QUÉ HACER
A – Responde con datos del texto sobre el Central Osvaldo Sánchez:
(i) ¿En qué zafra molió caña por última vez el Central Osvaldo Sánchez?
(ii) ¿Desde dónde da Omar su opinión sobre lo que hicieron?
(iii) ¿En qué año y con qué edad comenzó Pedro Herrera?
B – Transcribe del texto sobre el Central Osvaldo Sánchez el pasaje que empieza en las palabras "La última vez" y termina después de "punto de persignarse.", sin alterar nada.
C – Prolonga el texto sobre el Central Osvaldo Sánchez a partir de su última oración.

La última vez que el Central Osvaldo Sánchez molió caña fue en la zafra de 1996 a 1997. Omar Hernández nunca tuvo nada que ver con el azúcar, pero no se olvida porque justo en esa misma época se le ahogó un hermano. Su duelo coincidió con el duelo del batey. El Osvaldo Sánchez, como tantos otros bateyes de Cuba, orbitaba en torno al central que le diera nombre. La vida marchaba, desde hacía dos siglos, a tiempo de zafra.

—Eso fue un crimen lo que hicieron y lo digo donde sea –opina Omar desde su caballo, sin apartar la mirada de la torre superviviente, como si fuera un devoto frente a su iglesia y estuviera a punto de persignarse.

Y no son exgaeraciones suyas. La azúcar emparentaba como mismo la sangre. No era una simple fuente de empleo. Las personas solían dedicarle su vida entera. Pedro Herrera comenzó en 1941, con 14 años de edad. Raquel Izquierdo, en 1959, con 18. Carlos Alberto Martín, en 1971, con 18. Gustavo Cairo, en 1981, con 17. Todo lo que hicieron lo hicieron dentro de ese mundo que el Central ponía a girar. Pero no porque ganaran sumas exorbitantes, que no era el caso, sino porque se sentían parte de algo. Se identificaban con el azúcar como si fuera un apellido o una patria, o las dos cosas.

MATERIAL RECOPILADO

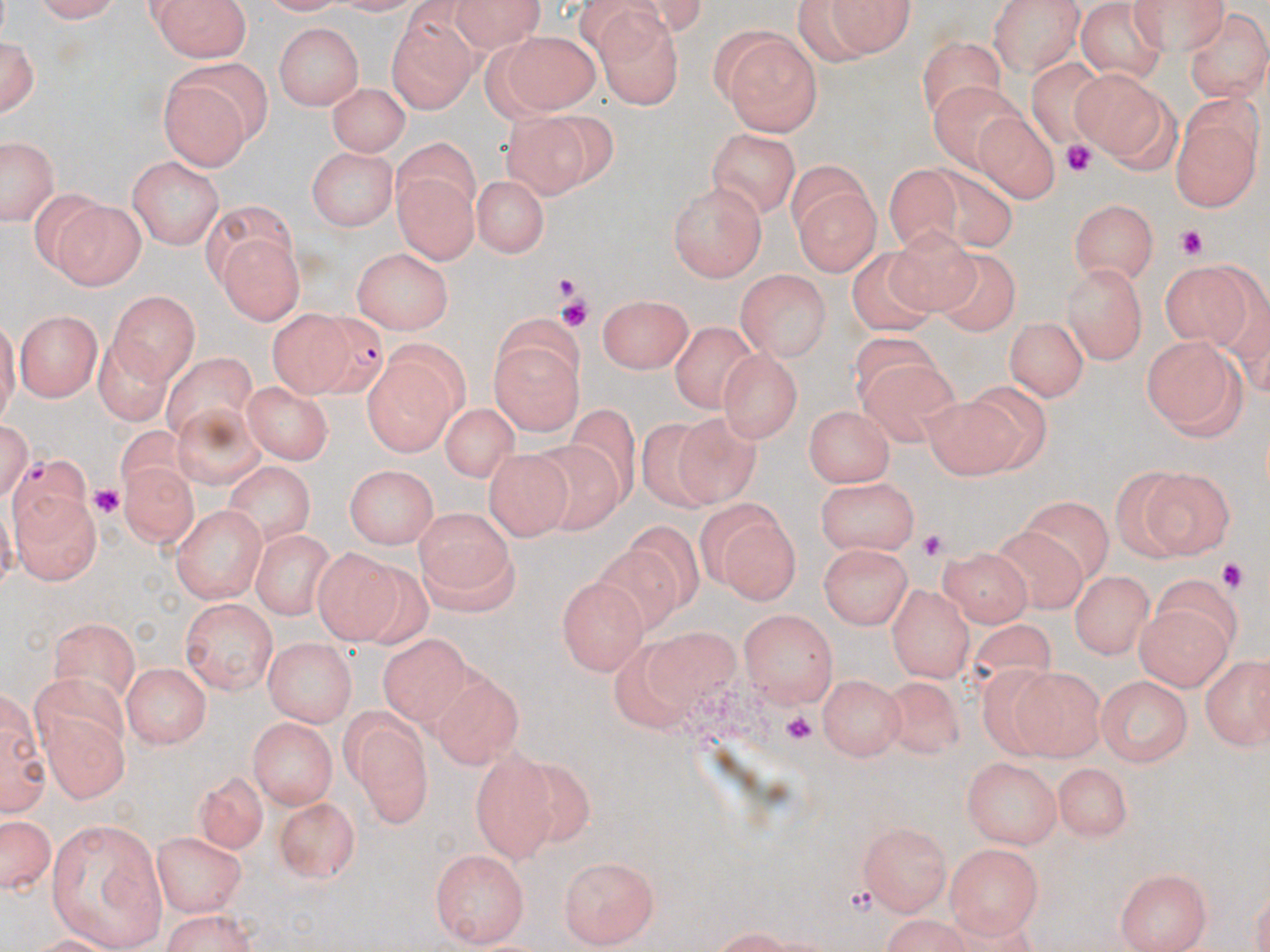

Approximate bounding boxes as named x1/y1/x2/y2 corners in pixels. Platelet locations: (x1=1060, y1=143, x2=1095, y2=173), (x1=1177, y1=224, x2=1212, y2=259), (x1=553, y1=275, x2=581, y2=295), (x1=559, y1=297, x2=588, y2=327), (x1=89, y1=481, x2=126, y2=516), (x1=917, y1=526, x2=944, y2=562), (x1=1209, y1=559, x2=1251, y2=591), (x1=779, y1=713, x2=817, y2=745). Uninfected red blood cell locations: (x1=32, y1=0, x2=131, y2=24), (x1=149, y1=0, x2=251, y2=62), (x1=445, y1=0, x2=547, y2=46), (x1=983, y1=0, x2=1084, y2=75), (x1=1126, y1=0, x2=1229, y2=48), (x1=796, y1=1, x2=917, y2=65), (x1=1076, y1=5, x2=1170, y2=84), (x1=386, y1=7, x2=475, y2=109), (x1=1186, y1=10, x2=1269, y2=100), (x1=593, y1=14, x2=686, y2=108), (x1=274, y1=24, x2=365, y2=112), (x1=722, y1=30, x2=822, y2=133), (x1=0, y1=31, x2=39, y2=118), (x1=495, y1=31, x2=599, y2=117), (x1=915, y1=41, x2=1003, y2=120), (x1=1027, y1=55, x2=1119, y2=147), (x1=156, y1=66, x2=263, y2=171), (x1=1074, y1=69, x2=1177, y2=168), (x1=326, y1=81, x2=409, y2=159), (x1=931, y1=81, x2=1028, y2=175), (x1=1171, y1=101, x2=1263, y2=211), (x1=507, y1=107, x2=608, y2=194), (x1=973, y1=110, x2=1058, y2=205), (x1=705, y1=130, x2=802, y2=218), (x1=3, y1=141, x2=55, y2=223), (x1=308, y1=148, x2=398, y2=232), (x1=395, y1=151, x2=475, y2=258), (x1=128, y1=157, x2=224, y2=248), (x1=920, y1=160, x2=1023, y2=253), (x1=888, y1=163, x2=960, y2=255), (x1=787, y1=172, x2=879, y2=275), (x1=469, y1=173, x2=550, y2=255), (x1=670, y1=184, x2=767, y2=280), (x1=52, y1=198, x2=145, y2=288), (x1=1069, y1=198, x2=1157, y2=282), (x1=197, y1=202, x2=297, y2=282), (x1=884, y1=225, x2=984, y2=316), (x1=218, y1=234, x2=302, y2=326), (x1=851, y1=246, x2=937, y2=334), (x1=354, y1=248, x2=453, y2=333), (x1=936, y1=252, x2=1024, y2=337), (x1=1162, y1=259, x2=1258, y2=345), (x1=1063, y1=262, x2=1150, y2=363), (x1=734, y1=269, x2=832, y2=362), (x1=109, y1=288, x2=198, y2=380), (x1=599, y1=294, x2=694, y2=375), (x1=15, y1=307, x2=104, y2=400), (x1=267, y1=309, x2=351, y2=401), (x1=492, y1=319, x2=584, y2=436), (x1=1005, y1=319, x2=1084, y2=402), (x1=671, y1=320, x2=759, y2=413), (x1=840, y1=328, x2=940, y2=403), (x1=98, y1=335, x2=174, y2=429), (x1=1140, y1=335, x2=1245, y2=442), (x1=718, y1=349, x2=800, y2=443), (x1=160, y1=350, x2=258, y2=435), (x1=857, y1=360, x2=962, y2=450), (x1=362, y1=364, x2=460, y2=456), (x1=242, y1=383, x2=333, y2=463), (x1=922, y1=385, x2=1038, y2=475), (x1=174, y1=396, x2=267, y2=492), (x1=445, y1=399, x2=518, y2=487), (x1=804, y1=402, x2=896, y2=485), (x1=572, y1=407, x2=638, y2=499), (x1=676, y1=412, x2=770, y2=513), (x1=641, y1=415, x2=720, y2=515), (x1=117, y1=422, x2=198, y2=498), (x1=534, y1=440, x2=625, y2=539), (x1=485, y1=447, x2=573, y2=538), (x1=122, y1=462, x2=200, y2=554), (x1=226, y1=463, x2=315, y2=545), (x1=346, y1=464, x2=439, y2=549), (x1=1107, y1=468, x2=1202, y2=561), (x1=1140, y1=468, x2=1236, y2=560), (x1=817, y1=479, x2=921, y2=557), (x1=12, y1=486, x2=101, y2=585), (x1=1025, y1=495, x2=1118, y2=579), (x1=707, y1=504, x2=801, y2=605), (x1=174, y1=506, x2=266, y2=603), (x1=416, y1=511, x2=511, y2=591), (x1=623, y1=519, x2=708, y2=606), (x1=984, y1=525, x2=1087, y2=618), (x1=249, y1=527, x2=338, y2=618), (x1=414, y1=539, x2=518, y2=621), (x1=820, y1=542, x2=913, y2=630), (x1=594, y1=544, x2=682, y2=635), (x1=312, y1=545, x2=403, y2=643), (x1=942, y1=548, x2=1033, y2=628), (x1=1069, y1=570, x2=1153, y2=656), (x1=556, y1=573, x2=646, y2=674), (x1=887, y1=582, x2=973, y2=682), (x1=179, y1=599, x2=276, y2=695), (x1=1137, y1=602, x2=1229, y2=688), (x1=738, y1=609, x2=839, y2=706), (x1=51, y1=615, x2=142, y2=700), (x1=957, y1=620, x2=1066, y2=706), (x1=645, y1=629, x2=739, y2=700), (x1=378, y1=633, x2=471, y2=726), (x1=262, y1=638, x2=358, y2=722), (x1=614, y1=641, x2=697, y2=731), (x1=1203, y1=658, x2=1267, y2=750), (x1=120, y1=660, x2=213, y2=749), (x1=973, y1=662, x2=1080, y2=761), (x1=1007, y1=667, x2=1104, y2=760), (x1=882, y1=674, x2=969, y2=761), (x1=819, y1=675, x2=905, y2=761), (x1=1096, y1=675, x2=1193, y2=768), (x1=437, y1=679, x2=520, y2=771), (x1=2, y1=689, x2=47, y2=822), (x1=38, y1=704, x2=130, y2=806), (x1=343, y1=712, x2=433, y2=829), (x1=249, y1=716, x2=336, y2=809), (x1=471, y1=753, x2=555, y2=862), (x1=510, y1=758, x2=596, y2=846), (x1=963, y1=758, x2=1060, y2=847), (x1=1050, y1=762, x2=1133, y2=840), (x1=193, y1=770, x2=265, y2=851), (x1=268, y1=797, x2=359, y2=882), (x1=0, y1=811, x2=55, y2=898), (x1=48, y1=819, x2=168, y2=946), (x1=859, y1=822, x2=951, y2=915), (x1=151, y1=829, x2=250, y2=914), (x1=948, y1=842, x2=1043, y2=942), (x1=430, y1=849, x2=531, y2=944), (x1=559, y1=856, x2=660, y2=947), (x1=155, y1=865, x2=254, y2=934), (x1=1117, y1=867, x2=1212, y2=950), (x1=155, y1=910, x2=264, y2=952), (x1=872, y1=917, x2=981, y2=951). Plasmodium falciparum-infected red blood cell locations: (x1=305, y1=311, x2=380, y2=395), (x1=10, y1=451, x2=90, y2=541). Slide-level diagnosis: Plasmodium falciparum. Thin blood smear. May-Grünwald-Giemsa-stained preparation. One field of a larger specimen. Image is 1270×952 pixels. Light microscopy. Captured at 1000x magnification.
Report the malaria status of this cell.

RESPUESTAS POR TAREA
A –
(i) En la zafra de 1996 a 1997.
(ii) Desde su caballo.
(iii) En 1941, con 14 años de edad.

B –
La última vez que el Central Osvaldo Sánchez molió caña fue en la zafra de 1996 a 1997. Omar Hernández nunca tuvo nada que ver con el azúcar, pero no se olvida porque justo en esa misma época se le ahogó un hermano. Su duelo coincidió con el duelo del batey. El Osvaldo Sánchez, como tantos otros bateyes de Cuba, orbitaba en torno al central que le diera nombre. La vida marchaba, desde hacía dos siglos, a tiempo de zafra.

—Eso fue un crimen lo que hicieron y lo digo donde sea –opina Omar desde su caballo, sin apartar la mirada de la torre superviviente, como si fuera un devoto frente a su iglesia y estuviera a punto de persignarse.

C –
A casi veinte años del cierre del Providencia -como también le dice la gente, utilizando el nombre que tenía antes de 1959- Raquel se presenta de la siguiente manera:

—Yo nací aquí. Mis padres fueron azucareros. Mis hermanos fueron azucareros. Yo fui azucarera. Trabajé 43 años en este Central.

Eso es ella. Nada más. Y le basta.

El desmontaje de la industria azucarera, país adentro, significó algo más que un cambio en el modelo de producción. Significó desmontar una cultura de vida: dejar a miles de personas en una especie de orfandad. Cada pieza que le quitaban al Osvaldo Sánchez, con el fin de garantizar repuestos para otros que quedarían moliendo caña, se lamentaba como la extirpación de un órgano. Ni los argumentos económicos y medioambientales, ni las medidas sociales compensatorias que vinieron luego, sirvieron para espantar el dolor. Al final, el silencio se extendió sobre el pueblo como se extiende un velo sobre un mueble en una casa que se clausura, a la que se pretende regresar, pero no se sabe cuándo.

―Eso fue horrible, la verdad –dice Raquel–. Cuando esto cerró fue bastante doloroso, principalmente cuando empezaron a llevarse los implementos que tenía adentro, las maquinarias, los molinos, todo, todo, todo… Las personas se sentaban en el portal de la bodega, que ahí los mayores siempre se sientan a conversar, y cada vez que veían salir una rastra llena de cosas, las lágrimas se las bebían.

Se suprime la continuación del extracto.